48 yıllık yaşamına dünayanın sayılı eserlerini sığdırmıştır. osmanlı'nın eksik olduğu tüm konuşarda verdiği inanılmaz eserleri, her açıdan akıllara durgunluk verir.. Keşfü'z-Zünun için 15,000 kitap okuması eserlerine verdiği ciddiyetin küçük bir örneğidir.
batı eserlerini inceleyip, ilmini bize öğretmesi de bir ilktir ve sonrasında gelişecek batı ilmine ilginin öncüsü olmuştur. o dönem osmanlı'da kargaşaya son verecek köprülü devri başladıktan bir sene sonra vefat etmiştir. ancak köprülü devrini inceleyenler katip çelebi'nin çizgisinde bir devletten bahseder. bilindiği gibi yıkıldı denilen devlet daha sonra çarçabuk toparlanacak ve viyana'ya ikinci bir sefer düzenleyecek kudrete ulaşacaktır.
cihannüma adlı eseriyle, tarih'e yeni bir bakış açısı getiren yazar.

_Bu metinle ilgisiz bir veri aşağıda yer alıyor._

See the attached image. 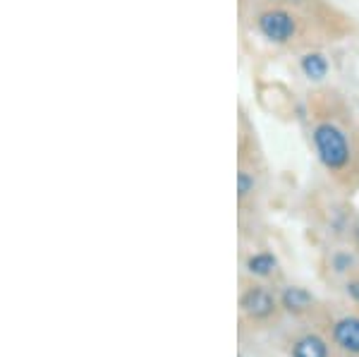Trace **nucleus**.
I'll use <instances>...</instances> for the list:
<instances>
[{
    "mask_svg": "<svg viewBox=\"0 0 359 357\" xmlns=\"http://www.w3.org/2000/svg\"><path fill=\"white\" fill-rule=\"evenodd\" d=\"M292 357H328V348L318 336H304L294 343Z\"/></svg>",
    "mask_w": 359,
    "mask_h": 357,
    "instance_id": "obj_5",
    "label": "nucleus"
},
{
    "mask_svg": "<svg viewBox=\"0 0 359 357\" xmlns=\"http://www.w3.org/2000/svg\"><path fill=\"white\" fill-rule=\"evenodd\" d=\"M347 290H350V295L355 297V300H359V283H350L347 285Z\"/></svg>",
    "mask_w": 359,
    "mask_h": 357,
    "instance_id": "obj_10",
    "label": "nucleus"
},
{
    "mask_svg": "<svg viewBox=\"0 0 359 357\" xmlns=\"http://www.w3.org/2000/svg\"><path fill=\"white\" fill-rule=\"evenodd\" d=\"M316 147L321 154L323 163L328 168H340L347 161V142L343 137V132L335 130L333 125H321L316 130Z\"/></svg>",
    "mask_w": 359,
    "mask_h": 357,
    "instance_id": "obj_1",
    "label": "nucleus"
},
{
    "mask_svg": "<svg viewBox=\"0 0 359 357\" xmlns=\"http://www.w3.org/2000/svg\"><path fill=\"white\" fill-rule=\"evenodd\" d=\"M335 341L343 350L359 353V319H343L335 324Z\"/></svg>",
    "mask_w": 359,
    "mask_h": 357,
    "instance_id": "obj_4",
    "label": "nucleus"
},
{
    "mask_svg": "<svg viewBox=\"0 0 359 357\" xmlns=\"http://www.w3.org/2000/svg\"><path fill=\"white\" fill-rule=\"evenodd\" d=\"M237 187H240V197H247V194L254 189V180L247 175V173H240V175H237Z\"/></svg>",
    "mask_w": 359,
    "mask_h": 357,
    "instance_id": "obj_9",
    "label": "nucleus"
},
{
    "mask_svg": "<svg viewBox=\"0 0 359 357\" xmlns=\"http://www.w3.org/2000/svg\"><path fill=\"white\" fill-rule=\"evenodd\" d=\"M259 27L269 39L273 41H287L294 32V22L290 15L285 13H266L262 20H259Z\"/></svg>",
    "mask_w": 359,
    "mask_h": 357,
    "instance_id": "obj_2",
    "label": "nucleus"
},
{
    "mask_svg": "<svg viewBox=\"0 0 359 357\" xmlns=\"http://www.w3.org/2000/svg\"><path fill=\"white\" fill-rule=\"evenodd\" d=\"M273 297L269 295L266 290H262V288H254V290H249L245 297H242V309L254 316V319H264V316H269L271 312H273Z\"/></svg>",
    "mask_w": 359,
    "mask_h": 357,
    "instance_id": "obj_3",
    "label": "nucleus"
},
{
    "mask_svg": "<svg viewBox=\"0 0 359 357\" xmlns=\"http://www.w3.org/2000/svg\"><path fill=\"white\" fill-rule=\"evenodd\" d=\"M302 67L311 79H321V77H326V72H328V62L323 60L321 55H306Z\"/></svg>",
    "mask_w": 359,
    "mask_h": 357,
    "instance_id": "obj_7",
    "label": "nucleus"
},
{
    "mask_svg": "<svg viewBox=\"0 0 359 357\" xmlns=\"http://www.w3.org/2000/svg\"><path fill=\"white\" fill-rule=\"evenodd\" d=\"M247 267H249V271L257 274V276H269L276 269V259L269 255H257V257L249 259Z\"/></svg>",
    "mask_w": 359,
    "mask_h": 357,
    "instance_id": "obj_8",
    "label": "nucleus"
},
{
    "mask_svg": "<svg viewBox=\"0 0 359 357\" xmlns=\"http://www.w3.org/2000/svg\"><path fill=\"white\" fill-rule=\"evenodd\" d=\"M283 304H285L290 312H304V309L311 307V295L302 288H287L283 292Z\"/></svg>",
    "mask_w": 359,
    "mask_h": 357,
    "instance_id": "obj_6",
    "label": "nucleus"
}]
</instances>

insan yaşamı ile devlet yapısı birbirine benzer.çocukluk,gençlik olgunluk ve yaşlılık...kişi nasıl bu evrelerden geçiyorsa devletlerde aynı bu akıbeti yaşar.Nasıl ki tabipler her yaşa uygun ilaçlar perhizler uyguluyorsa devletinin tabipleri de (yönceticiler) devletlerin yaşınını fark edip ona göre reçete yazmalıdır. kişi tabibibn bilgisi ile ilaç ve perhize uygun davranarak yaşamını uzatabildiği gibi devlet de bilgili ve deneyimli yöneticilerin elinsw ömrünü uzatabilir. hastaya bakan tabibin bilgili olması yetmez. hastanaye söznüzü dinletmesi acı olsa bile ilaca devam etmesi gerekir. toplumdaki hastalıklar içinde yöneticilerin kesin ve süratli müdahalesi geremektedir.
izmir'in yeni üniversitesine adı verilen zat.

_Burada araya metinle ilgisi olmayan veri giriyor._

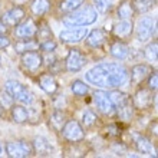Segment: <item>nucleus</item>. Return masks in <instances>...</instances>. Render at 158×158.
Here are the masks:
<instances>
[{"label":"nucleus","mask_w":158,"mask_h":158,"mask_svg":"<svg viewBox=\"0 0 158 158\" xmlns=\"http://www.w3.org/2000/svg\"><path fill=\"white\" fill-rule=\"evenodd\" d=\"M109 53L112 55L115 59L124 60V59L128 58V55H129V48L125 45L124 42L115 40L114 43H111V48H109Z\"/></svg>","instance_id":"nucleus-22"},{"label":"nucleus","mask_w":158,"mask_h":158,"mask_svg":"<svg viewBox=\"0 0 158 158\" xmlns=\"http://www.w3.org/2000/svg\"><path fill=\"white\" fill-rule=\"evenodd\" d=\"M36 30H38V23L35 22V19L27 17V19H23L20 23H17L15 26V36L17 39L35 38Z\"/></svg>","instance_id":"nucleus-9"},{"label":"nucleus","mask_w":158,"mask_h":158,"mask_svg":"<svg viewBox=\"0 0 158 158\" xmlns=\"http://www.w3.org/2000/svg\"><path fill=\"white\" fill-rule=\"evenodd\" d=\"M134 32V25L131 19H125V20H119L117 25L114 26V35L118 39H128Z\"/></svg>","instance_id":"nucleus-16"},{"label":"nucleus","mask_w":158,"mask_h":158,"mask_svg":"<svg viewBox=\"0 0 158 158\" xmlns=\"http://www.w3.org/2000/svg\"><path fill=\"white\" fill-rule=\"evenodd\" d=\"M0 154H2V145H0Z\"/></svg>","instance_id":"nucleus-40"},{"label":"nucleus","mask_w":158,"mask_h":158,"mask_svg":"<svg viewBox=\"0 0 158 158\" xmlns=\"http://www.w3.org/2000/svg\"><path fill=\"white\" fill-rule=\"evenodd\" d=\"M144 56L148 62H157L158 59V43L157 40L151 42L148 45L145 46V49H144Z\"/></svg>","instance_id":"nucleus-29"},{"label":"nucleus","mask_w":158,"mask_h":158,"mask_svg":"<svg viewBox=\"0 0 158 158\" xmlns=\"http://www.w3.org/2000/svg\"><path fill=\"white\" fill-rule=\"evenodd\" d=\"M39 86L49 95H53L55 92L59 89L58 81L52 73H42L39 76Z\"/></svg>","instance_id":"nucleus-17"},{"label":"nucleus","mask_w":158,"mask_h":158,"mask_svg":"<svg viewBox=\"0 0 158 158\" xmlns=\"http://www.w3.org/2000/svg\"><path fill=\"white\" fill-rule=\"evenodd\" d=\"M50 6H52L50 0H32L30 2V12L33 16H45L50 10Z\"/></svg>","instance_id":"nucleus-21"},{"label":"nucleus","mask_w":158,"mask_h":158,"mask_svg":"<svg viewBox=\"0 0 158 158\" xmlns=\"http://www.w3.org/2000/svg\"><path fill=\"white\" fill-rule=\"evenodd\" d=\"M6 29H7V27H6V26L2 23V20H0V33H4V32H6Z\"/></svg>","instance_id":"nucleus-39"},{"label":"nucleus","mask_w":158,"mask_h":158,"mask_svg":"<svg viewBox=\"0 0 158 158\" xmlns=\"http://www.w3.org/2000/svg\"><path fill=\"white\" fill-rule=\"evenodd\" d=\"M65 122H66V115L63 112H60V111H55L49 118V125L55 131H60L62 127L65 125Z\"/></svg>","instance_id":"nucleus-27"},{"label":"nucleus","mask_w":158,"mask_h":158,"mask_svg":"<svg viewBox=\"0 0 158 158\" xmlns=\"http://www.w3.org/2000/svg\"><path fill=\"white\" fill-rule=\"evenodd\" d=\"M88 35V27L85 26H73L69 27L66 30H62L59 33V39L65 43H79L85 39V36Z\"/></svg>","instance_id":"nucleus-11"},{"label":"nucleus","mask_w":158,"mask_h":158,"mask_svg":"<svg viewBox=\"0 0 158 158\" xmlns=\"http://www.w3.org/2000/svg\"><path fill=\"white\" fill-rule=\"evenodd\" d=\"M56 48H58V43H56L53 39H48V40L40 42V43H39V49H42L43 52H46V53L53 52Z\"/></svg>","instance_id":"nucleus-35"},{"label":"nucleus","mask_w":158,"mask_h":158,"mask_svg":"<svg viewBox=\"0 0 158 158\" xmlns=\"http://www.w3.org/2000/svg\"><path fill=\"white\" fill-rule=\"evenodd\" d=\"M92 3H94V7L96 9V12L106 13L112 7L114 0H92Z\"/></svg>","instance_id":"nucleus-32"},{"label":"nucleus","mask_w":158,"mask_h":158,"mask_svg":"<svg viewBox=\"0 0 158 158\" xmlns=\"http://www.w3.org/2000/svg\"><path fill=\"white\" fill-rule=\"evenodd\" d=\"M131 3L134 6L135 13H147L150 12L151 9H154L155 0H131Z\"/></svg>","instance_id":"nucleus-26"},{"label":"nucleus","mask_w":158,"mask_h":158,"mask_svg":"<svg viewBox=\"0 0 158 158\" xmlns=\"http://www.w3.org/2000/svg\"><path fill=\"white\" fill-rule=\"evenodd\" d=\"M152 101H154V98H152V92H151V89H138L137 92H135V95H134L132 98V105L134 108L137 109H148L152 105Z\"/></svg>","instance_id":"nucleus-13"},{"label":"nucleus","mask_w":158,"mask_h":158,"mask_svg":"<svg viewBox=\"0 0 158 158\" xmlns=\"http://www.w3.org/2000/svg\"><path fill=\"white\" fill-rule=\"evenodd\" d=\"M94 104L102 114L105 115H112L115 112V105H114L111 96L105 91H96L94 94Z\"/></svg>","instance_id":"nucleus-10"},{"label":"nucleus","mask_w":158,"mask_h":158,"mask_svg":"<svg viewBox=\"0 0 158 158\" xmlns=\"http://www.w3.org/2000/svg\"><path fill=\"white\" fill-rule=\"evenodd\" d=\"M20 62L25 71L30 72V73H36L43 65V56L38 50H27L25 53H22Z\"/></svg>","instance_id":"nucleus-7"},{"label":"nucleus","mask_w":158,"mask_h":158,"mask_svg":"<svg viewBox=\"0 0 158 158\" xmlns=\"http://www.w3.org/2000/svg\"><path fill=\"white\" fill-rule=\"evenodd\" d=\"M134 15H135V10H134V6H132V3H131V0H124V2H121V4L117 9V16L119 17L121 20L132 19Z\"/></svg>","instance_id":"nucleus-25"},{"label":"nucleus","mask_w":158,"mask_h":158,"mask_svg":"<svg viewBox=\"0 0 158 158\" xmlns=\"http://www.w3.org/2000/svg\"><path fill=\"white\" fill-rule=\"evenodd\" d=\"M106 39H108V33L104 29H94L85 36L86 45L89 48H94V49H101L105 45Z\"/></svg>","instance_id":"nucleus-14"},{"label":"nucleus","mask_w":158,"mask_h":158,"mask_svg":"<svg viewBox=\"0 0 158 158\" xmlns=\"http://www.w3.org/2000/svg\"><path fill=\"white\" fill-rule=\"evenodd\" d=\"M6 152L12 158H27L32 157L33 152V145L25 139H17V141H10L6 144Z\"/></svg>","instance_id":"nucleus-4"},{"label":"nucleus","mask_w":158,"mask_h":158,"mask_svg":"<svg viewBox=\"0 0 158 158\" xmlns=\"http://www.w3.org/2000/svg\"><path fill=\"white\" fill-rule=\"evenodd\" d=\"M86 65V58L85 55L81 52L79 49H71L68 53L66 59H65V69L68 72H79L83 66Z\"/></svg>","instance_id":"nucleus-8"},{"label":"nucleus","mask_w":158,"mask_h":158,"mask_svg":"<svg viewBox=\"0 0 158 158\" xmlns=\"http://www.w3.org/2000/svg\"><path fill=\"white\" fill-rule=\"evenodd\" d=\"M134 109L135 108H134L131 99L125 101V102H122V104H119V105L115 106V111H117V114H118V118H119L121 121H124V122H128V121L132 119Z\"/></svg>","instance_id":"nucleus-20"},{"label":"nucleus","mask_w":158,"mask_h":158,"mask_svg":"<svg viewBox=\"0 0 158 158\" xmlns=\"http://www.w3.org/2000/svg\"><path fill=\"white\" fill-rule=\"evenodd\" d=\"M85 0H62L59 3V10L62 13H71L76 9H79L83 4Z\"/></svg>","instance_id":"nucleus-28"},{"label":"nucleus","mask_w":158,"mask_h":158,"mask_svg":"<svg viewBox=\"0 0 158 158\" xmlns=\"http://www.w3.org/2000/svg\"><path fill=\"white\" fill-rule=\"evenodd\" d=\"M147 79H148V89H151V91H157V86H158V75H157V72H151Z\"/></svg>","instance_id":"nucleus-37"},{"label":"nucleus","mask_w":158,"mask_h":158,"mask_svg":"<svg viewBox=\"0 0 158 158\" xmlns=\"http://www.w3.org/2000/svg\"><path fill=\"white\" fill-rule=\"evenodd\" d=\"M15 50L20 55L27 52V50H39V42L33 38L19 39V40L15 43Z\"/></svg>","instance_id":"nucleus-23"},{"label":"nucleus","mask_w":158,"mask_h":158,"mask_svg":"<svg viewBox=\"0 0 158 158\" xmlns=\"http://www.w3.org/2000/svg\"><path fill=\"white\" fill-rule=\"evenodd\" d=\"M86 81L101 89H118L129 79V72L121 63L104 62L86 72Z\"/></svg>","instance_id":"nucleus-1"},{"label":"nucleus","mask_w":158,"mask_h":158,"mask_svg":"<svg viewBox=\"0 0 158 158\" xmlns=\"http://www.w3.org/2000/svg\"><path fill=\"white\" fill-rule=\"evenodd\" d=\"M71 91L75 96H85L88 92H89V86H88L83 81L76 79V81H73V82L71 83Z\"/></svg>","instance_id":"nucleus-30"},{"label":"nucleus","mask_w":158,"mask_h":158,"mask_svg":"<svg viewBox=\"0 0 158 158\" xmlns=\"http://www.w3.org/2000/svg\"><path fill=\"white\" fill-rule=\"evenodd\" d=\"M4 91L7 92L13 99L20 102V104H25V105L33 104V95H32V92L25 85L17 82V81H7V82L4 83Z\"/></svg>","instance_id":"nucleus-3"},{"label":"nucleus","mask_w":158,"mask_h":158,"mask_svg":"<svg viewBox=\"0 0 158 158\" xmlns=\"http://www.w3.org/2000/svg\"><path fill=\"white\" fill-rule=\"evenodd\" d=\"M96 121H98V118L92 111H85V114L82 115V125L85 128H92L96 124Z\"/></svg>","instance_id":"nucleus-33"},{"label":"nucleus","mask_w":158,"mask_h":158,"mask_svg":"<svg viewBox=\"0 0 158 158\" xmlns=\"http://www.w3.org/2000/svg\"><path fill=\"white\" fill-rule=\"evenodd\" d=\"M13 104H15V99L9 95L7 92H6V91L0 92V105H2L3 108H6V106H9V108H10Z\"/></svg>","instance_id":"nucleus-36"},{"label":"nucleus","mask_w":158,"mask_h":158,"mask_svg":"<svg viewBox=\"0 0 158 158\" xmlns=\"http://www.w3.org/2000/svg\"><path fill=\"white\" fill-rule=\"evenodd\" d=\"M36 40L40 43V42H45L48 39H53V35H52V30L48 25H42V26H38V30H36Z\"/></svg>","instance_id":"nucleus-31"},{"label":"nucleus","mask_w":158,"mask_h":158,"mask_svg":"<svg viewBox=\"0 0 158 158\" xmlns=\"http://www.w3.org/2000/svg\"><path fill=\"white\" fill-rule=\"evenodd\" d=\"M26 17V12L22 6H15V7L9 9L2 15V23L6 27H15L17 23H20Z\"/></svg>","instance_id":"nucleus-12"},{"label":"nucleus","mask_w":158,"mask_h":158,"mask_svg":"<svg viewBox=\"0 0 158 158\" xmlns=\"http://www.w3.org/2000/svg\"><path fill=\"white\" fill-rule=\"evenodd\" d=\"M33 152H36L40 157H48L52 152V147H50V142L43 137H38L35 138L33 141Z\"/></svg>","instance_id":"nucleus-24"},{"label":"nucleus","mask_w":158,"mask_h":158,"mask_svg":"<svg viewBox=\"0 0 158 158\" xmlns=\"http://www.w3.org/2000/svg\"><path fill=\"white\" fill-rule=\"evenodd\" d=\"M98 19V12L94 6H85L68 13L66 16L62 19L63 25L66 27H73V26H89L95 23Z\"/></svg>","instance_id":"nucleus-2"},{"label":"nucleus","mask_w":158,"mask_h":158,"mask_svg":"<svg viewBox=\"0 0 158 158\" xmlns=\"http://www.w3.org/2000/svg\"><path fill=\"white\" fill-rule=\"evenodd\" d=\"M152 69H151L150 65H145V63H138L135 66H132L131 69V73H129V78H131V82L134 85H139L148 78Z\"/></svg>","instance_id":"nucleus-15"},{"label":"nucleus","mask_w":158,"mask_h":158,"mask_svg":"<svg viewBox=\"0 0 158 158\" xmlns=\"http://www.w3.org/2000/svg\"><path fill=\"white\" fill-rule=\"evenodd\" d=\"M135 147L142 154H147L150 157H157V150H155L154 144L144 135H135Z\"/></svg>","instance_id":"nucleus-18"},{"label":"nucleus","mask_w":158,"mask_h":158,"mask_svg":"<svg viewBox=\"0 0 158 158\" xmlns=\"http://www.w3.org/2000/svg\"><path fill=\"white\" fill-rule=\"evenodd\" d=\"M157 33V20L152 17H142L137 25V39L139 42L150 40Z\"/></svg>","instance_id":"nucleus-6"},{"label":"nucleus","mask_w":158,"mask_h":158,"mask_svg":"<svg viewBox=\"0 0 158 158\" xmlns=\"http://www.w3.org/2000/svg\"><path fill=\"white\" fill-rule=\"evenodd\" d=\"M10 45V39L9 36H6L4 33H0V49H4Z\"/></svg>","instance_id":"nucleus-38"},{"label":"nucleus","mask_w":158,"mask_h":158,"mask_svg":"<svg viewBox=\"0 0 158 158\" xmlns=\"http://www.w3.org/2000/svg\"><path fill=\"white\" fill-rule=\"evenodd\" d=\"M0 65H2V58H0Z\"/></svg>","instance_id":"nucleus-41"},{"label":"nucleus","mask_w":158,"mask_h":158,"mask_svg":"<svg viewBox=\"0 0 158 158\" xmlns=\"http://www.w3.org/2000/svg\"><path fill=\"white\" fill-rule=\"evenodd\" d=\"M10 115H12L13 122H16V124H25L29 121V111L23 105L13 104L10 106Z\"/></svg>","instance_id":"nucleus-19"},{"label":"nucleus","mask_w":158,"mask_h":158,"mask_svg":"<svg viewBox=\"0 0 158 158\" xmlns=\"http://www.w3.org/2000/svg\"><path fill=\"white\" fill-rule=\"evenodd\" d=\"M109 96H111V99H112L114 105L117 106V105L122 104V102H125V101L131 99L127 94H124V92H118V91H112L111 94H109Z\"/></svg>","instance_id":"nucleus-34"},{"label":"nucleus","mask_w":158,"mask_h":158,"mask_svg":"<svg viewBox=\"0 0 158 158\" xmlns=\"http://www.w3.org/2000/svg\"><path fill=\"white\" fill-rule=\"evenodd\" d=\"M60 132H62V137L65 138L68 142H72V144L81 142L83 138H85V129H83L82 125L75 119L66 121L65 125L62 127V129H60Z\"/></svg>","instance_id":"nucleus-5"}]
</instances>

neden katip çelebi ve neden izmir anlaşılamamıştır.
ilk türk bilimadamlarından biridir.
adına izmirde yapılacak üniversitenin bir fakültesi için kuzey ege ilçeleri birbiriyle kapışmaktadır.
MahlasıHacı kalfa, hacı halife.. Asıl adı mustafa bin Abdullah. ilk bibliyografya örneği keşü zünun' un yazarıdır.

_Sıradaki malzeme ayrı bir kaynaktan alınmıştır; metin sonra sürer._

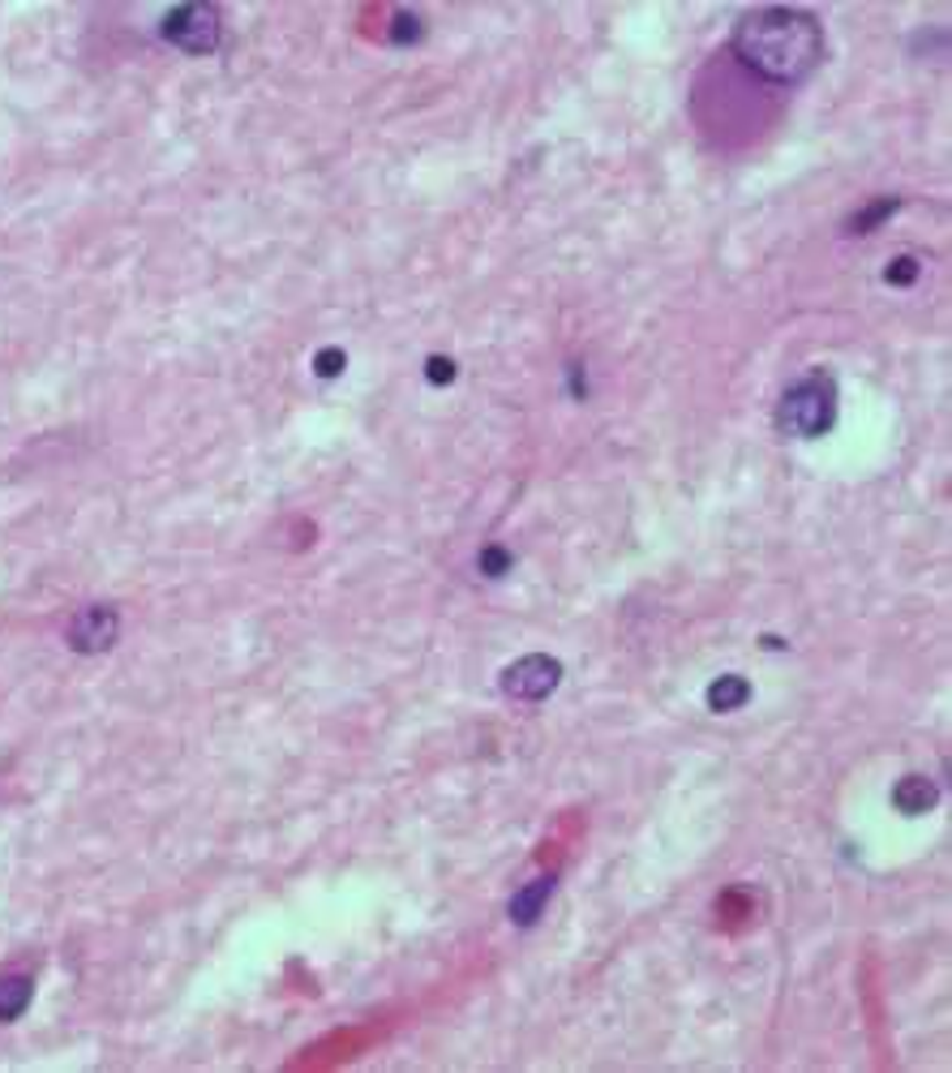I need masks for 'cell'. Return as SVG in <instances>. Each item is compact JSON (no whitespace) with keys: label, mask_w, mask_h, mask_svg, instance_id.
Instances as JSON below:
<instances>
[{"label":"cell","mask_w":952,"mask_h":1073,"mask_svg":"<svg viewBox=\"0 0 952 1073\" xmlns=\"http://www.w3.org/2000/svg\"><path fill=\"white\" fill-rule=\"evenodd\" d=\"M730 52L751 77L794 86L824 61V27L806 9H755L738 18Z\"/></svg>","instance_id":"cell-1"},{"label":"cell","mask_w":952,"mask_h":1073,"mask_svg":"<svg viewBox=\"0 0 952 1073\" xmlns=\"http://www.w3.org/2000/svg\"><path fill=\"white\" fill-rule=\"evenodd\" d=\"M833 421H837V382L828 374H806L776 404V425L790 439H819L833 430Z\"/></svg>","instance_id":"cell-2"},{"label":"cell","mask_w":952,"mask_h":1073,"mask_svg":"<svg viewBox=\"0 0 952 1073\" xmlns=\"http://www.w3.org/2000/svg\"><path fill=\"white\" fill-rule=\"evenodd\" d=\"M163 35L184 52H215L220 43V9L211 4H184L163 18Z\"/></svg>","instance_id":"cell-3"},{"label":"cell","mask_w":952,"mask_h":1073,"mask_svg":"<svg viewBox=\"0 0 952 1073\" xmlns=\"http://www.w3.org/2000/svg\"><path fill=\"white\" fill-rule=\"evenodd\" d=\"M562 683V666L546 658V653H532V658H519L515 666L503 670V692L515 701H550Z\"/></svg>","instance_id":"cell-4"},{"label":"cell","mask_w":952,"mask_h":1073,"mask_svg":"<svg viewBox=\"0 0 952 1073\" xmlns=\"http://www.w3.org/2000/svg\"><path fill=\"white\" fill-rule=\"evenodd\" d=\"M116 635H120L116 610H108V606H91V610H82V614L74 619L70 644H74L77 653H108L112 644H116Z\"/></svg>","instance_id":"cell-5"},{"label":"cell","mask_w":952,"mask_h":1073,"mask_svg":"<svg viewBox=\"0 0 952 1073\" xmlns=\"http://www.w3.org/2000/svg\"><path fill=\"white\" fill-rule=\"evenodd\" d=\"M553 893V876H541V881H532L528 888H519L511 902V919L519 927H532L537 919H541V911H546V902H550Z\"/></svg>","instance_id":"cell-6"},{"label":"cell","mask_w":952,"mask_h":1073,"mask_svg":"<svg viewBox=\"0 0 952 1073\" xmlns=\"http://www.w3.org/2000/svg\"><path fill=\"white\" fill-rule=\"evenodd\" d=\"M35 992V979L31 975H0V1022H13L27 1013Z\"/></svg>","instance_id":"cell-7"},{"label":"cell","mask_w":952,"mask_h":1073,"mask_svg":"<svg viewBox=\"0 0 952 1073\" xmlns=\"http://www.w3.org/2000/svg\"><path fill=\"white\" fill-rule=\"evenodd\" d=\"M892 803L901 808L906 816H922V812H931L935 808V781H927V778H901L897 781V790H892Z\"/></svg>","instance_id":"cell-8"},{"label":"cell","mask_w":952,"mask_h":1073,"mask_svg":"<svg viewBox=\"0 0 952 1073\" xmlns=\"http://www.w3.org/2000/svg\"><path fill=\"white\" fill-rule=\"evenodd\" d=\"M747 696H751V687H747V678H742V674H726V678H717V683L708 687V704H712L717 713L742 708V704H747Z\"/></svg>","instance_id":"cell-9"},{"label":"cell","mask_w":952,"mask_h":1073,"mask_svg":"<svg viewBox=\"0 0 952 1073\" xmlns=\"http://www.w3.org/2000/svg\"><path fill=\"white\" fill-rule=\"evenodd\" d=\"M892 211H897V202H876L871 211H863V215H854V220H849V232H871V228L888 220Z\"/></svg>","instance_id":"cell-10"},{"label":"cell","mask_w":952,"mask_h":1073,"mask_svg":"<svg viewBox=\"0 0 952 1073\" xmlns=\"http://www.w3.org/2000/svg\"><path fill=\"white\" fill-rule=\"evenodd\" d=\"M507 567H511V555H507L503 546L480 550V571H485V576H507Z\"/></svg>","instance_id":"cell-11"},{"label":"cell","mask_w":952,"mask_h":1073,"mask_svg":"<svg viewBox=\"0 0 952 1073\" xmlns=\"http://www.w3.org/2000/svg\"><path fill=\"white\" fill-rule=\"evenodd\" d=\"M888 284H914V275H918V262L914 259H901V262H888Z\"/></svg>","instance_id":"cell-12"},{"label":"cell","mask_w":952,"mask_h":1073,"mask_svg":"<svg viewBox=\"0 0 952 1073\" xmlns=\"http://www.w3.org/2000/svg\"><path fill=\"white\" fill-rule=\"evenodd\" d=\"M339 366H343V353H335V348H327V357L318 361V374H322V378H330V374L339 370Z\"/></svg>","instance_id":"cell-13"},{"label":"cell","mask_w":952,"mask_h":1073,"mask_svg":"<svg viewBox=\"0 0 952 1073\" xmlns=\"http://www.w3.org/2000/svg\"><path fill=\"white\" fill-rule=\"evenodd\" d=\"M430 374H434V382H451L455 366H451V361H430Z\"/></svg>","instance_id":"cell-14"}]
</instances>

sümbül ün mor renklisini, ilk kez kendisi yetiştirmiştir.
(bkz: tuhfetu l kibar fi esfari l bihar)
(bkz: turkmenistan yarakli kuvvetleri/#22120664)
(bkz: katip çelebi)
nick'iyle müsemma, osmanlı devleti'nin en entelektüel simalarından biridir. bilgisini epeyce yazıya dökmesi de kültürel birikimimiz açısından önemli bir kazanç olmuştur.